Os anos 90 marcam a sua estreia em televisão. Já que, para seu desgosto, o cinema nunca lhe deu oportunidade, passa a ser presença frequente no novo cenário televisivo. Integra a Noite da Má Língua, na fase inicial do programa. Não lhe seria fácil navegar num certo aparato televisivo, mas, por isso mesmo, foi inesquecível. Falava pouco, mas cada intervenção era esmagadora, talvez porque carregava o peso de uma experiência de vida que a tagarelice de Júlia Pinheiro, MEC e etc não deixariam medrar. Os tempos anunciavam-se demasiado frenéticos e a atriz começaria a sucumbir. Até porque a paisagem cultural também estava a mudar rapidamente.
No final dos anos 90 é confrontada com o cancro na mama, mas isso não a fez parar, até na dimensão mediática: está no magazine de moda de Sofia Aparício, 86-60-86, mas também vai ao programa de Júlio Isidro. Ao novo milénio, acolhe-o com entusiasmo jovial, nunca se dá por vencida. Alexandre Pomar lembra que “ela não ficava quieta, ia atrás do que queria e se alguns a recusavam, a outros vencia-os ela pelo cansaço”. Ia ler poesia às prisões. Em 2003 encena, a solo, no teatro S. Luiz, Aqui Estou Eu Virgula Graça Lobo, uma peça autobiográfica. Em 2010 faz, nos Artistas Unidos, a leitura encenada da obra Sangue Jovem, de Peter Asmussen.
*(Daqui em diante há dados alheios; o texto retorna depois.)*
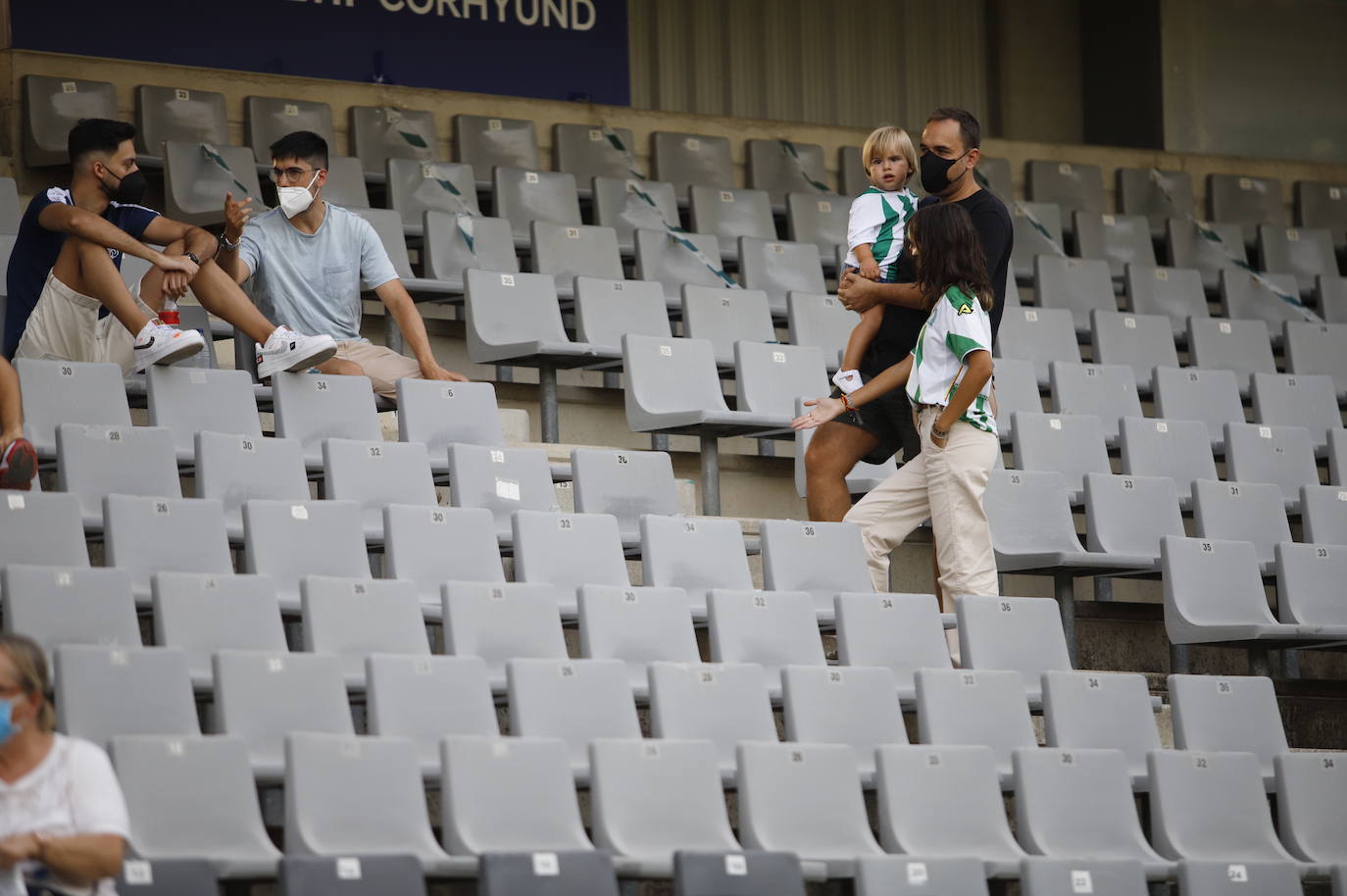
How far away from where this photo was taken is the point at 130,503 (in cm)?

A sua derradeira entrada em palco seria (de novo) com Tchékov, revisto por Martim Pedroso, na peças As Três (velhas) Irmãs, em 2015 no D. Maria II.
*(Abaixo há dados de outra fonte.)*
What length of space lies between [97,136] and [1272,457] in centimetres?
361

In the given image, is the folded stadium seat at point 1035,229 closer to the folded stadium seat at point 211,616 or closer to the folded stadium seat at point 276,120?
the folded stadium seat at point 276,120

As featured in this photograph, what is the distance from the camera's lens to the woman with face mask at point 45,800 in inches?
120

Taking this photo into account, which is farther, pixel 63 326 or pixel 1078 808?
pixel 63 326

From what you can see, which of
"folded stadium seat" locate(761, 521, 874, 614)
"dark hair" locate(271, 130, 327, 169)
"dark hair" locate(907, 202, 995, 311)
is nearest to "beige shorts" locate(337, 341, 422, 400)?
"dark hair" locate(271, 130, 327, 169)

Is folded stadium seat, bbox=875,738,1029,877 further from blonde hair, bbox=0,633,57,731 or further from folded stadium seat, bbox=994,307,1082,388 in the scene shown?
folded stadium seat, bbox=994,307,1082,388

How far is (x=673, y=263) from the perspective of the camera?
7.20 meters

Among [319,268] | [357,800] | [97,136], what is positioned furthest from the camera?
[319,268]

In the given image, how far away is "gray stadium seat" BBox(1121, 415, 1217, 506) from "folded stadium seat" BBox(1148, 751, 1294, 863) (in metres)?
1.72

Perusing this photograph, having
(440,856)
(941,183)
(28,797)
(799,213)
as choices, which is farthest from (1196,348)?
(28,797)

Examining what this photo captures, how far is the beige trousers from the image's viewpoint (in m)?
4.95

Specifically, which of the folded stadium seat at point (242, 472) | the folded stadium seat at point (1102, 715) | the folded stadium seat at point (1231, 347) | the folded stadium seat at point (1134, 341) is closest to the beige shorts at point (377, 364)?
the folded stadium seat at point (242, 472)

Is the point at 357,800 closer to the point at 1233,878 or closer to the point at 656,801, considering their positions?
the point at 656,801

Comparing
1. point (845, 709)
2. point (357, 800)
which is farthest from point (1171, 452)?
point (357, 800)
Em 2018 dá uma terrível — e magnifica — entrevista à jornalista Céu Neves, no Diário de Notícias, falando frontalmente sobre a sua situação de saúde e de vida, internada num lar de idosos em Canha, no Montijo, com uma reforma de 600 euros. A filha, a artista plástica Sarah Anahory, fruto da sua relação com o arquitecto, de origem judaica, Eduardo Anahory, e a quem Graça Lobo chamava “a pessoa da minha vida”, pediu ajuda nas redes sociais, pois não tinha como mantê-la na Casa do Artista. Apesar da fragilidade física e social a que foi remetida, resume com uma ironia tão certeira quanto negra: “Agora ando a fazer a tournée dos lares”. As revistas cor-de-rosa apressaram-se a revelar o pior da alma portuguesa, fazendo chamando para titulo “a miséria”, “o declínio”, sem que, aparentemente, ninguém se tenha apercebido que o tornar pública a sua situação era um grito por justiça para ela e para todos os que se veem atirados para as margens da dignidade.
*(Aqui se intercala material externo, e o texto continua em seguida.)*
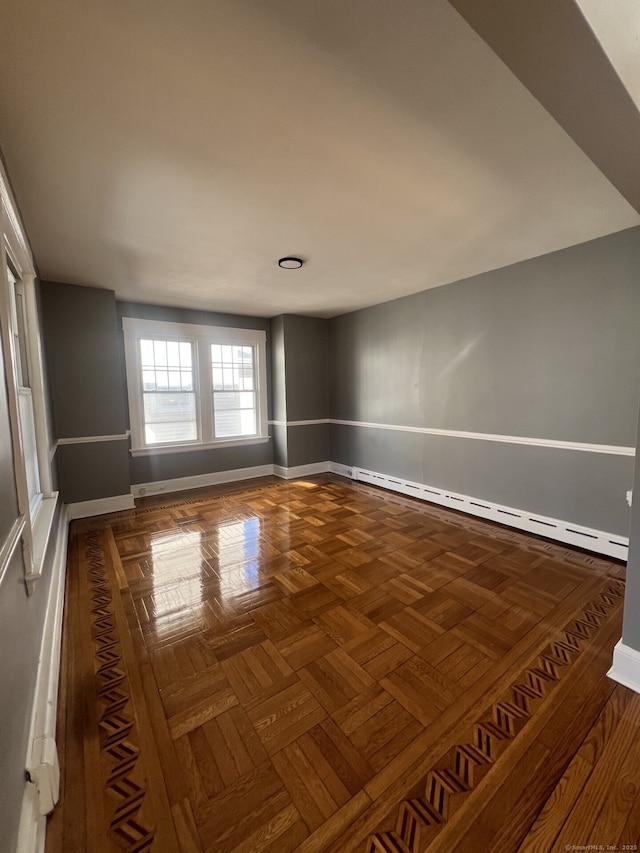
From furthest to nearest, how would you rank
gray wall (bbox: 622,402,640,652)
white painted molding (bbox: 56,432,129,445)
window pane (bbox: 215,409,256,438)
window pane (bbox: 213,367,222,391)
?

De resto, ninguém a foi resgatar ao Montijo, como também não foram resgatar Luiz Pacheco, que também ali morreu. Graça Lobo morreu esta segunda-feira, 09 de setembro, num corpo doente de 85 anos, uma alma sem tempo, com a qual Portugal teve a sorte de se cruzar no caminho. Dar-lhe-ão, um dia, o nome de uma rua.